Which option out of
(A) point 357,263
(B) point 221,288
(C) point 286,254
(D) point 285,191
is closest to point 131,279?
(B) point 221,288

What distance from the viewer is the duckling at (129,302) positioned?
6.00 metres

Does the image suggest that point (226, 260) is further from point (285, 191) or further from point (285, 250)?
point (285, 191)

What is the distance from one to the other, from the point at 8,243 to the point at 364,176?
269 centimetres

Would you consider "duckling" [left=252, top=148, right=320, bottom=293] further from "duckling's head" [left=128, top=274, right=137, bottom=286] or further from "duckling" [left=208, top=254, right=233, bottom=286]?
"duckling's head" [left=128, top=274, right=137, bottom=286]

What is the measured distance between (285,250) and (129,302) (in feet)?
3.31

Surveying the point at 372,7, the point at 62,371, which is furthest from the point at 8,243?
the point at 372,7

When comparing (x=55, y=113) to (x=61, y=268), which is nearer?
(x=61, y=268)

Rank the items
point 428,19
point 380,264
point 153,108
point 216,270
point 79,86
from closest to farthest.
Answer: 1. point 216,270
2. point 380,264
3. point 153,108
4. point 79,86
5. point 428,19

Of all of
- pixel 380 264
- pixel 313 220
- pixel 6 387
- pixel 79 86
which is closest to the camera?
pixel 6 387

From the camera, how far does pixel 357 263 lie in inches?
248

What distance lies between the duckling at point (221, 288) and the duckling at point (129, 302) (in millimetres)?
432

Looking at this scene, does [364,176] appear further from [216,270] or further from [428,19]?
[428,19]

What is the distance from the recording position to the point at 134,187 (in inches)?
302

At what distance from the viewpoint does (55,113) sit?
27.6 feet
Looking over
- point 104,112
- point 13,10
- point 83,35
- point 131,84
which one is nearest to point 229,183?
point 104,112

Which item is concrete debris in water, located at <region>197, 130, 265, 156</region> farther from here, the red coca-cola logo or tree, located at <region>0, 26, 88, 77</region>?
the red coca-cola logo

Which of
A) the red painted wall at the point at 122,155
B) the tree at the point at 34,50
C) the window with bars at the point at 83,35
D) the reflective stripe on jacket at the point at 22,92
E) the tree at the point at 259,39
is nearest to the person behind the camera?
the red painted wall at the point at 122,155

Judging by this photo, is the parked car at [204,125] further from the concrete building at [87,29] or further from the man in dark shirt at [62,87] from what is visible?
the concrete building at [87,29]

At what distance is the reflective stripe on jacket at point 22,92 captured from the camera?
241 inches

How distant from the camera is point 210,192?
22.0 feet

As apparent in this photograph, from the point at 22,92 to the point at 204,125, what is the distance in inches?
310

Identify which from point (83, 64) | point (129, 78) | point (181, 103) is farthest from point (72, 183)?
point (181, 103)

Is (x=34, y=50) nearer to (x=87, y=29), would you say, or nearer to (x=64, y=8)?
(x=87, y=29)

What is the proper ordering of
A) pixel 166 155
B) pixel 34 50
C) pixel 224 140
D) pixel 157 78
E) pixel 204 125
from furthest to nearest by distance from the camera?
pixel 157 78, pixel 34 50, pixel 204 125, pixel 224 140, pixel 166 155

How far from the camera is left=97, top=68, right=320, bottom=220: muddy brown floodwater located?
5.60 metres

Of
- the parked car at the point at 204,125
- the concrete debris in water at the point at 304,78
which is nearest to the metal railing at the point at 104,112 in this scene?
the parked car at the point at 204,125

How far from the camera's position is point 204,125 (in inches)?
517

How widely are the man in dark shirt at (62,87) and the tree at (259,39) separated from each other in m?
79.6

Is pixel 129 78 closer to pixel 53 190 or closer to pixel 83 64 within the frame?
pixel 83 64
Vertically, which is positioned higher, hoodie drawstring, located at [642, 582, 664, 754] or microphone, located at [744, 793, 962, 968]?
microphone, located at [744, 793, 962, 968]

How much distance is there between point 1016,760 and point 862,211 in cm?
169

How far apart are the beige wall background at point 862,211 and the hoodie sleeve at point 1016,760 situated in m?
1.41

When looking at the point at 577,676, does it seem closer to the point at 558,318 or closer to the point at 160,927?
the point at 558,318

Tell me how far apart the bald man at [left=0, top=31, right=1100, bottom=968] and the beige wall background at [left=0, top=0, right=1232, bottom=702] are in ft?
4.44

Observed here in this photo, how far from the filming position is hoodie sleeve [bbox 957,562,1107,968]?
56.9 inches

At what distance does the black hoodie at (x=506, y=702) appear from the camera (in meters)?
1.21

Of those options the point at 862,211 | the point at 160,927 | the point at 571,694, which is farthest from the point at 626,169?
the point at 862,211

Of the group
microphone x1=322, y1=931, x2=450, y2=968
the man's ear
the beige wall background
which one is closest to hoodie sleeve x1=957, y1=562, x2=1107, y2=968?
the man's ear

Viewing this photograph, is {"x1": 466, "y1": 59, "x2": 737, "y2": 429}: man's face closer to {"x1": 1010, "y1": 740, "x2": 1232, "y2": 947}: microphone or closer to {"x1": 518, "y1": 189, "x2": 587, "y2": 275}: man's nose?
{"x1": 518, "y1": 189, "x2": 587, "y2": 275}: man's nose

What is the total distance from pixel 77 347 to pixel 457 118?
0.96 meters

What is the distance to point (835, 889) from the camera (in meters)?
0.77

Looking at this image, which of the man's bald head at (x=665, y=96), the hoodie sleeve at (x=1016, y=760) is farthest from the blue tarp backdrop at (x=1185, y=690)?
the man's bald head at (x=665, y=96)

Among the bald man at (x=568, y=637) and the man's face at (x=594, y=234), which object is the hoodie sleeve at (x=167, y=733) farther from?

#####

WORK TO DO: Recast the records from the line that contains "Viewing this photograph, is" through the last line as a Markdown table with the columns No. and Line. Give each line its own numbered row and leave out blank lines.

PROBLEM SOLUTION:
| No. | Line |
|---|---|
| 1 | Viewing this photograph, is {"x1": 466, "y1": 59, "x2": 737, "y2": 429}: man's face closer to {"x1": 1010, "y1": 740, "x2": 1232, "y2": 947}: microphone or closer to {"x1": 518, "y1": 189, "x2": 587, "y2": 275}: man's nose? |
| 2 | {"x1": 518, "y1": 189, "x2": 587, "y2": 275}: man's nose |
| 3 | What is the total distance from pixel 77 347 to pixel 457 118? |
| 4 | 0.96 meters |
| 5 | What is the distance to point (835, 889) from the camera (in meters)? |
| 6 | 0.77 |
| 7 | Looking at this image, which of the man's bald head at (x=665, y=96), the hoodie sleeve at (x=1016, y=760) is farthest from the blue tarp backdrop at (x=1185, y=690)? |
| 8 | the man's bald head at (x=665, y=96) |
| 9 | Among the bald man at (x=568, y=637) and the man's face at (x=594, y=234), which object is the hoodie sleeve at (x=167, y=733) farther from? |